**PROBLEM DESCRIPTION:** Write the records below out again. Match them exactly.

**DATA TO USE:**
>>>>
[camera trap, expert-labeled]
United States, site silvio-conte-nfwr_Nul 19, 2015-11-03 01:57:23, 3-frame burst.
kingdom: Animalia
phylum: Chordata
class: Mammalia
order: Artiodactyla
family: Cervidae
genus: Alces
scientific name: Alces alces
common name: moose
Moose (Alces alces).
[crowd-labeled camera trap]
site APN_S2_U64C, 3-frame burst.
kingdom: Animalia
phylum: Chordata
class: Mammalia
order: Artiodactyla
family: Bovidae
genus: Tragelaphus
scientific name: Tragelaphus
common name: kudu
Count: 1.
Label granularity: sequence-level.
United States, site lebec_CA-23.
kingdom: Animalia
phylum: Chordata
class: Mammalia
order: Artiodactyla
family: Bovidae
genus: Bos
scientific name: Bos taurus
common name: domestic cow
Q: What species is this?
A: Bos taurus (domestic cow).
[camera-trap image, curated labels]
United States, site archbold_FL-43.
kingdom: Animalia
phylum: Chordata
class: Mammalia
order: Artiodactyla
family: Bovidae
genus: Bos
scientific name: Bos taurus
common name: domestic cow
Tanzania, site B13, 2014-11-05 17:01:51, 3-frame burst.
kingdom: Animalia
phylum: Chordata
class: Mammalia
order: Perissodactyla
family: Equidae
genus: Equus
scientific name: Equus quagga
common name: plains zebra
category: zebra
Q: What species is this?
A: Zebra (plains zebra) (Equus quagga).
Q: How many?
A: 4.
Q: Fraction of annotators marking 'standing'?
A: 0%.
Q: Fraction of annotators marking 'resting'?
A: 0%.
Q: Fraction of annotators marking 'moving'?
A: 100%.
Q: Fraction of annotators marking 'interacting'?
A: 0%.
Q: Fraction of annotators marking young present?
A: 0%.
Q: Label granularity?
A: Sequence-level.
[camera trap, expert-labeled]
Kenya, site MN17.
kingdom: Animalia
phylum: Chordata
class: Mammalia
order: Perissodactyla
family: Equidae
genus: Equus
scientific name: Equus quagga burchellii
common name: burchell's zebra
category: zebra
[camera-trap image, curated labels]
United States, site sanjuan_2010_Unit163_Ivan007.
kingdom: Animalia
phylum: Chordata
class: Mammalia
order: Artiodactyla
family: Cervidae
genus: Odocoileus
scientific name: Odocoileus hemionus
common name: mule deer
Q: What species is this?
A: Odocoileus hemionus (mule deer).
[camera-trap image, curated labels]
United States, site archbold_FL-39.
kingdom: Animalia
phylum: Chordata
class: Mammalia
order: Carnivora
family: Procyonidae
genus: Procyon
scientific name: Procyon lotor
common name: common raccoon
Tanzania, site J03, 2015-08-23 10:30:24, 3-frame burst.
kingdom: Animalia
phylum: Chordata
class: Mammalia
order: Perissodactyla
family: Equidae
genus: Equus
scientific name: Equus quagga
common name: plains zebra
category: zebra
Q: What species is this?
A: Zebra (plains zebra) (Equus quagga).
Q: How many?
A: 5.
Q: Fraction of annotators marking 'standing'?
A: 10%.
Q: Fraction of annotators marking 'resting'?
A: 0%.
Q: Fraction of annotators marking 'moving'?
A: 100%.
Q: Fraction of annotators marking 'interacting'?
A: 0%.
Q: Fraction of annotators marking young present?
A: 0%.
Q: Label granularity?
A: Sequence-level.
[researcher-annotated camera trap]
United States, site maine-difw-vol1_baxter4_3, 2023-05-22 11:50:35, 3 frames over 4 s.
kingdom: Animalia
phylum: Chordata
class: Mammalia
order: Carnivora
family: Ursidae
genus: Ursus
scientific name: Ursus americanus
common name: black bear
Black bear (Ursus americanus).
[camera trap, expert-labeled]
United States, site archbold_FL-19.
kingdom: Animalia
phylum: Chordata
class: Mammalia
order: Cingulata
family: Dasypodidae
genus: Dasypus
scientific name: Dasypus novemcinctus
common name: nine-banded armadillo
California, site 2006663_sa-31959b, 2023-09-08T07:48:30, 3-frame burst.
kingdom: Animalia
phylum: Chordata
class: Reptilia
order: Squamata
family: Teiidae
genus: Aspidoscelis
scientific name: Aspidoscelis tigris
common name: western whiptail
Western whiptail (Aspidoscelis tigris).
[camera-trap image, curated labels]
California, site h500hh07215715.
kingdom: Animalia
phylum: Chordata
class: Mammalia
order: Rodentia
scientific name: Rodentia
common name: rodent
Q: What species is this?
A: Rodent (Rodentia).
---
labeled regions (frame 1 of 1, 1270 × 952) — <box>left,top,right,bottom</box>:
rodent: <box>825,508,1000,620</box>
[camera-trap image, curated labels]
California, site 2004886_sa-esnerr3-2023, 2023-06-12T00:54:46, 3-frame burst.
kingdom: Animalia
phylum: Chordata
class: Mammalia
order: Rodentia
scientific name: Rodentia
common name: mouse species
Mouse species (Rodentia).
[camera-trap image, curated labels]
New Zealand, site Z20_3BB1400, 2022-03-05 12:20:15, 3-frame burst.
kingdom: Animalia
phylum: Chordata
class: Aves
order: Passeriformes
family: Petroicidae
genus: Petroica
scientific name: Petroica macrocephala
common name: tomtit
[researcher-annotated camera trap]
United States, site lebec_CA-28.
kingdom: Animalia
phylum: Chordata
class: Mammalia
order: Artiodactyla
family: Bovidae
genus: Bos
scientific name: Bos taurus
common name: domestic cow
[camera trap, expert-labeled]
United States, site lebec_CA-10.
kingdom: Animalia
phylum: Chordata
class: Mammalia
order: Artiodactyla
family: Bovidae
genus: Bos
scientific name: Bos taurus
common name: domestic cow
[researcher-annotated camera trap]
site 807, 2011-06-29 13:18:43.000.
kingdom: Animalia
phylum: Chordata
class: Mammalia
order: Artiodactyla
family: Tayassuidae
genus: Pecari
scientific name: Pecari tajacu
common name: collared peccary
<<<<
**COMPLETED EXERCISE:**
[camera trap, expert-labeled]
United States, site silvio-conte-nfwr_Nul 19, 2015-11-03 01:57:23, 3-frame burst.
kingdom: Animalia
phylum: Chordata
class: Mammalia
order: Artiodactyla
family: Cervidae
genus: Alces
scientific name: Alces alces
common name: moose
Moose (Alces alces).
[crowd-labeled camera trap]
site APN_S2_U64C, 3-frame burst.
kingdom: Animalia
phylum: Chordata
class: Mammalia
order: Artiodactyla
family: Bovidae
genus: Tragelaphus
scientific name: Tragelaphus
common name: kudu
Count: 1.
Label granularity: sequence-level.
United States, site lebec_CA-23.
kingdom: Animalia
phylum: Chordata
class: Mammalia
order: Artiodactyla
family: Bovidae
genus: Bos
scientific name: Bos taurus
common name: domestic cow
Q: What species is this?
A: Bos taurus (domestic cow).
[camera-trap image, curated labels]
United States, site archbold_FL-43.
kingdom: Animalia
phylum: Chordata
class: Mammalia
order: Artiodactyla
family: Bovidae
genus: Bos
scientific name: Bos taurus
common name: domestic cow
Tanzania, site B13, 2014-11-05 17:01:51, 3-frame burst.
kingdom: Animalia
phylum: Chordata
class: Mammalia
order: Perissodactyla
family: Equidae
genus: Equus
scientific name: Equus quagga
common name: plains zebra
category: zebra
Q: What species is this?
A: Zebra (plains zebra) (Equus quagga).
Q: How many?
A: 4.
Q: Fraction of annotators marking 'standing'?
A: 0%.
Q: Fraction of annotators marking 'resting'?
A: 0%.
Q: Fraction of annotators marking 'moving'?
A: 100%.
Q: Fraction of annotators marking 'interacting'?
A: 0%.
Q: Fraction of annotators marking young present?
A: 0%.
Q: Label granularity?
A: Sequence-level.
[camera trap, expert-labeled]
Kenya, site MN17.
kingdom: Animalia
phylum: Chordata
class: Mammalia
order: Perissodactyla
family: Equidae
genus: Equus
scientific name: Equus quagga burchellii
common name: burchell's zebra
category: zebra
[camera-trap image, curated labels]
United States, site sanjuan_2010_Unit163_Ivan007.
kingdom: Animalia
phylum: Chordata
class: Mammalia
order: Artiodactyla
family: Cervidae
genus: Odocoileus
scientific name: Odocoileus hemionus
common name: mule deer
Q: What species is this?
A: Odocoileus hemionus (mule deer).
[camera-trap image, curated labels]
United States, site archbold_FL-39.
kingdom: Animalia
phylum: Chordata
class: Mammalia
order: Carnivora
family: Procyonidae
genus: Procyon
scientific name: Procyon lotor
common name: common raccoon
Tanzania, site J03, 2015-08-23 10:30:24, 3-frame burst.
kingdom: Animalia
phylum: Chordata
class: Mammalia
order: Perissodactyla
family: Equidae
genus: Equus
scientific name: Equus quagga
common name: plains zebra
category: zebra
Q: What species is this?
A: Zebra (plains zebra) (Equus quagga).
Q: How many?
A: 5.
Q: Fraction of annotators marking 'standing'?
A: 10%.
Q: Fraction of annotators marking 'resting'?
A: 0%.
Q: Fraction of annotators marking 'moving'?
A: 100%.
Q: Fraction of annotators marking 'interacting'?
A: 0%.
Q: Fraction of annotators marking young present?
A: 0%.
Q: Label granularity?
A: Sequence-level.
[researcher-annotated camera trap]
United States, site maine-difw-vol1_baxter4_3, 2023-05-22 11:50:35, 3 frames over 4 s.
kingdom: Animalia
phylum: Chordata
class: Mammalia
order: Carnivora
family: Ursidae
genus: Ursus
scientific name: Ursus americanus
common name: black bear
Black bear (Ursus americanus).
[camera trap, expert-labeled]
United States, site archbold_FL-19.
kingdom: Animalia
phylum: Chordata
class: Mammalia
order: Cingulata
family: Dasypodidae
genus: Dasypus
scientific name: Dasypus novemcinctus
common name: nine-banded armadillo
California, site 2006663_sa-31959b, 2023-09-08T07:48:30, 3-frame burst.
kingdom: Animalia
phylum: Chordata
class: Reptilia
order: Squamata
family: Teiidae
genus: Aspidoscelis
scientific name: Aspidoscelis tigris
common name: western whiptail
Western whiptail (Aspidoscelis tigris).
[camera-trap image, curated labels]
California, site h500hh07215715.
kingdom: Animalia
phylum: Chordata
class: Mammalia
order: Rodentia
scientific name: Rodentia
common name: rodent
Q: What species is this?
A: Rodent (Rodentia).
---
labeled regions (frame 1 of 1, 1270 × 952) — <box>left,top,right,bottom</box>:
rodent: <box>825,508,1000,620</box>
[camera-trap image, curated labels]
California, site 2004886_sa-esnerr3-2023, 2023-06-12T00:54:46, 3-frame burst.
kingdom: Animalia
phylum: Chordata
class: Mammalia
order: Rodentia
scientific name: Rodentia
common name: mouse species
Mouse species (Rodentia).
[camera-trap image, curated labels]
New Zealand, site Z20_3BB1400, 2022-03-05 12:20:15, 3-frame burst.
kingdom: Animalia
phylum: Chordata
class: Aves
order: Passeriformes
family: Petroicidae
genus: Petroica
scientific name: Petroica macrocephala
common name: tomtit
[researcher-annotated camera trap]
United States, site lebec_CA-28.
kingdom: Animalia
phylum: Chordata
class: Mammalia
order: Artiodactyla
family: Bovidae
genus: Bos
scientific name: Bos taurus
common name: domestic cow
[camera trap, expert-labeled]
United States, site lebec_CA-10.
kingdom: Animalia
phylum: Chordata
class: Mammalia
order: Artiodactyla
family: Bovidae
genus: Bos
scientific name: Bos taurus
common name: domestic cow
[researcher-annotated camera trap]
site 807, 2011-06-29 13:18:43.000.
kingdom: Animalia
phylum: Chordata
class: Mammalia
order: Artiodactyla
family: Tayassuidae
genus: Pecari
scientific name: Pecari tajacu
common name: collared peccary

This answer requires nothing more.